Morto sul lavoro, la Carnia si ferma per l’addio a Paolo Straulino: «Grazie per l’amore che ci hai donato»
Presenti i sindaci delle comunità coinvolte: Sutrio, Ovaro e Forni Avoltri. Nel ritratto dei colleghi, l’immagine di un uomo affabile e appassionato

Un paese intero, in segno di lutto, si è fermato martedì 13 maggio per dare l’ultimo saluto a uno dei suoi figli, il cinquantenne Paolo Straulino, travolto tragicamente il 3 maggio scorso alla cartiera Reno De Medici di Ovaro da un imballaggio di carta da macero di 12 quintali caduto da una pala meccanica condotta da un collega. Il pomeriggio delle esequie di Paolo, Sutrio ha le vie svuotate e immobili, accecanti nel sole già estivo.

Bar e botteghe sono chiusi. Inerpicandosi fino al sagrato della chiesa di Sant’Ulderico, il paese è tutto lì, gli amici di una vita, i colleghi di lavoro. Sono tantissimi e in un compostissimo e addolorato silenzio accolgono Paolo tra due ali di folla. Sopra il feretro è adagiato un delicatissimo cuscino di rose bianche e ortensie celesti, con qualche sprazzo di blu zaffiro con un messaggio, che dice tutto, della sua grande e adorata famiglia: «Grazie per l’amore che ci hai donato».
Tre sindaci, Manlio Mattia, Lino Not e Fulvio Sluga con la fascia tricolore sono in prima fila, a lato dei fratelli Mario, Gianna e Roberto. A simboleggiare il profondo scoramento di tre comunità, quelle di Sutrio (paese di Paolo), Ovaro (dove è avvenuto l’infortunio fatale) e Forni Avoltri (paese di Giulio Migotti, il collega che il 3 maggio conduceva la pala meccanica).

Presenti anche dirigenti della cartiera di Ovaro e il consigliere regionale Manuele Ferrari. Il parroco, don Harry Della Pietra, racconta Paolo: il primo lavoro proprio di fronte a casa, alla Sams, poi con la ditta di Guido Piazza e poi in cartiera a Ovaro.
Da giovane uomo di sport, l’amore per la corsa, soprattutto mezzofondo, al punto che diviene campione regionale dei 3.000 metri e partecipa pure ai campionati italiani.
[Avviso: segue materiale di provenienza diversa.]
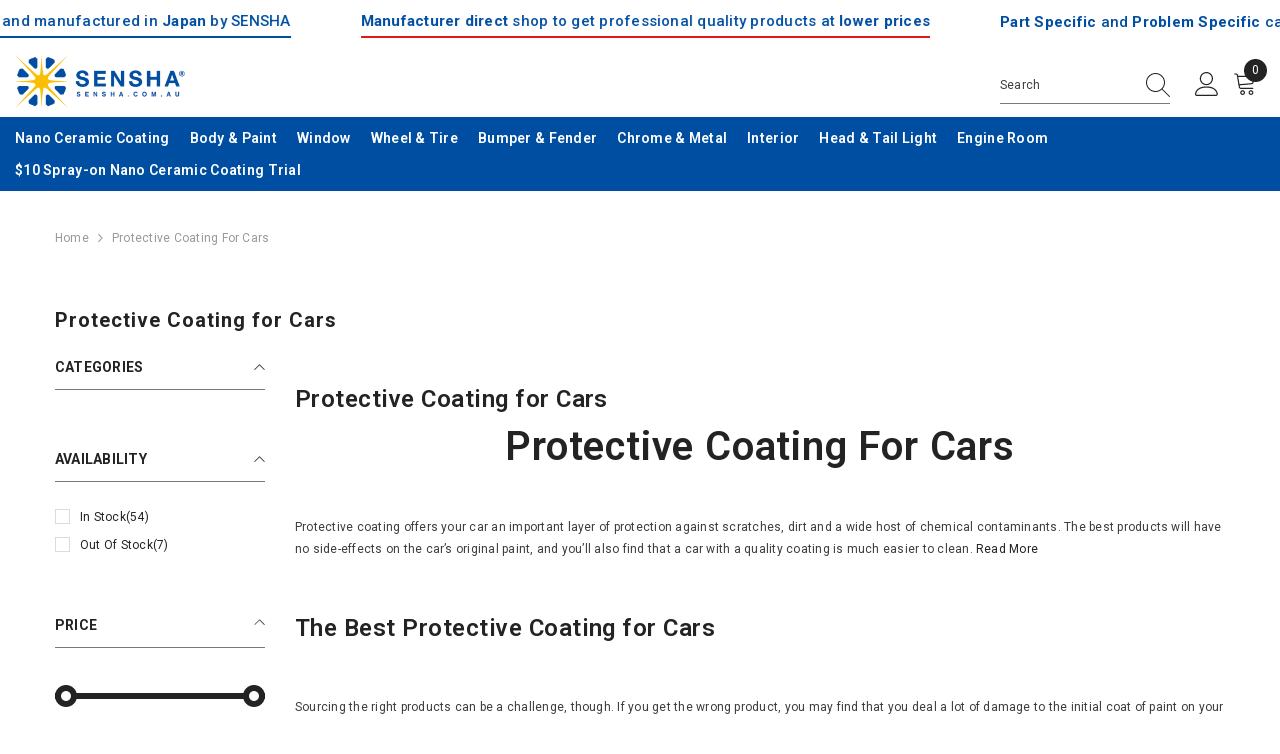

--- FILE ---
content_type: text/css
request_url: https://www.sensha.com.au/cdn/shop/t/70/assets/custom.css?v=40908216306059047011753060908
body_size: -537
content:
.halo-popup-title{text-transform:var(--heading-text-transform)}.product-default .productView-nav.image-fit-unset:not(.enable_variant_image_group) .slick-track{align-items:start}
/*# sourceMappingURL=/cdn/shop/t/70/assets/custom.css.map?v=40908216306059047011753060908 */


--- FILE ---
content_type: text/css
request_url: https://www.sensha.com.au/cdn/shop/t/70/assets/section-marquee.css?v=41883934616880789641751727782
body_size: 110
content:
.marquee{display:flex;overflow:hidden;background:var(--background);padding-top:var(--padding-top);padding-bottom:var(--padding-bottom);position:relative;z-index:2;margin-bottom:var(--minus-spacing-bottom)}.marquee .center-banner{position:absolute;top:0;width:fit-content;height:100%;z-index:2;left:50%;transform:translate(-50%)}.marquee .center-banner img{height:100%;width:auto}body.layout_rtl .marquee{direction:ltr}.marque-border--top{border-top:1px solid var(--border-color-mb)}.marque-border--bottom{border-bottom:1px solid var(--border-color-mb)}.marque-border--top_bottom{border-top:1px solid var(--border-color-mb);border-bottom:1px solid var(--border-color-mb)}.marquee__list{display:flex;align-items:center;white-space:nowrap;will-change:transform;animation-delay:2s}.marquee.active-screen .marquee__list{animation:marquee var(--time-scroll) infinite linear}.marquee__icon{padding:0 var(--gap-blocks);transition:all .2s ease-in-out}.marquee__icon .icon{fill:var(--icon-color-mb);width:24px;height:24px}.marquee__icon .icon.icon-dot{width:20px;height:20px}.marquee__item{font-family:var(--font-tab);color:var(--color-mb);-webkit-text-stroke:1px var(--stroke_color_mb);font-weight:var(--font-weight);position:relative;text-decoration:none;transition:all .2s ease-in-out;font-size:var(--text-size-mb);line-height:var(--text-line-height-mb);padding:0 var(--gap-blocks);letter-spacing:var(--letter-spacing)}.marquee__item:has(svg){display:flex;align-items:center;column-gap:20px}.marquee__item.bg_color{background-color:var(--bg-color);padding:8px 15px 10px;border-radius:8px;letter-spacing:-.03em;margin-left:0;margin-right:0}.marquee__item p{margin:0}.marquee__item svg{width:var(--icon_width);height:var(--icon_height)}.marquee__item .border{display:block;border-width:var(--border_width);border-color:var(--border_color)}.marquee__item .border-bottom{border-bottom-style:solid;padding:var(--align_items_spacing_tb) 0}.marquee__item .border-all{border-style:solid;padding:var(--align_items_spacing_tb) var(--align_items_spacing_lr);border-radius:var(--border_radius)}@media screen and (min-width: 1200px){.marquee{margin-top:var(--minus-spacing-top)}.marquee:hover .marquee__list{animation-play-state:paused}.marquee__item:hover{transition:all .2s ease-in-out}.marque-border--top{border-top:1px solid var(--border-color)}.marque-border--bottom{border-bottom:1px solid var(--border-color)}.marque-border--top_bottom{border-top:1px solid var(--border-color);border-bottom:1px solid var(--border-color)}.marquee__icon .icon{fill:var(--icon-color)}.marquee__item{color:var(--color);-webkit-text-stroke:1px var(--stroke_color);font-size:var(--text-size);line-height:var(--text-line-height)}.marquee__item.bg_color{padding:18px 26px 19px;margin-left:29px;margin-right:26px}}@media screen and (max-width: 1199px){.marquee{padding-top:var(--padding-top-tablet);padding-bottom:var(--padding-bottom-tablet)}.marque-border--bottom.marquee{padding-bottom:calc(var(--padding-bottom-tablet) - 1px)}.marquee.thunder_light{padding-top:40px;padding-bottom:40px}}@media screen and (max-width: 1024px){.marquee__item svg{width:var(--icon_width_mb);height:var(--icon_height_mb)}}@media screen and (max-width: 550px){.marquee{padding-top:var(--padding-top-mobile);padding-bottom:var(--padding-bottom-mobile)}.marquee.thunder_light{padding-top:55px;padding-bottom:55px}}
/*# sourceMappingURL=/cdn/shop/t/70/assets/section-marquee.css.map?v=41883934616880789641751727782 */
Adorava raccogliere funghi, Paolo, e all’interno della sua famiglia spiccava per disponibilità e servizio.

I colleghi ne tratteggiano professionalità, puntualità, passione per il suo lavoro. Difficile, assicurano, trovare qualcuno che andasse d’accordo con tutti come Paolo. «Quando viviamo questi drammi – ha detto Don Harry– il desiderio e la tentazione è quella di stare zitti. Quando l’uomo vive delle esperienze molto intense e difficili, è il silenzio che esprime meglio quello che viviamo, ogni parola appare insufficiente. Però stare zitti in questo momento sarebbe tradire Paolo, i parenti, tutti voi, la mia vocazione verso il Signore, perché un cristiano anche in questi frangenti ha una parola, che è Gesù Cristo, il risorto: è lui che può dare senso e consolazione in questo momento».

Don Harry ha ricordato in questo senso le parole di Papa Paolo VI e di Papa Leone XIV e poi ha aggiunto: «In questo momento di dolore anch’io non posso che ripetere e dare l’unica grande ricchezza che ho. Noi siamo ambasciatori di Cristo. Trovare Gesù è facile perché è lui che ci cerca e solo lui può dare un senso compiuto alla nostra esistenza, anche in questa ora drammatica, perché ci dà quei doni che nessun altro può darci: la speranza della vita eterna, unica consolazione di fronte al lutto, la speranza di rivedere Paolo; ci rivela il senso profondo dell’esistenza nell’amore; solo Gesù ci libera, poi, dall’ansia; infine, l’ultimo regalo che ci fa è il perdono, sempre».
Don Harry ha rivolto poi un ultimo pensiero al collega di Paolo che guidava il mezzo da cui è caduta la balla di carta da macero che lo ha travolto. «Questa mattina – ha affermato il parroco – mi ha chiamato e mi ha detto “ricordati di lui”. Bella persona, dobbiamo abbracciarlo in un abbraccio corale profumato di affetto, di solidarietà, di vicinanza e di comprensione. Nessuno di noi vorrebbe essere al suo posto. La vicinanza sicuramente aiuta a superare i momenti difficili».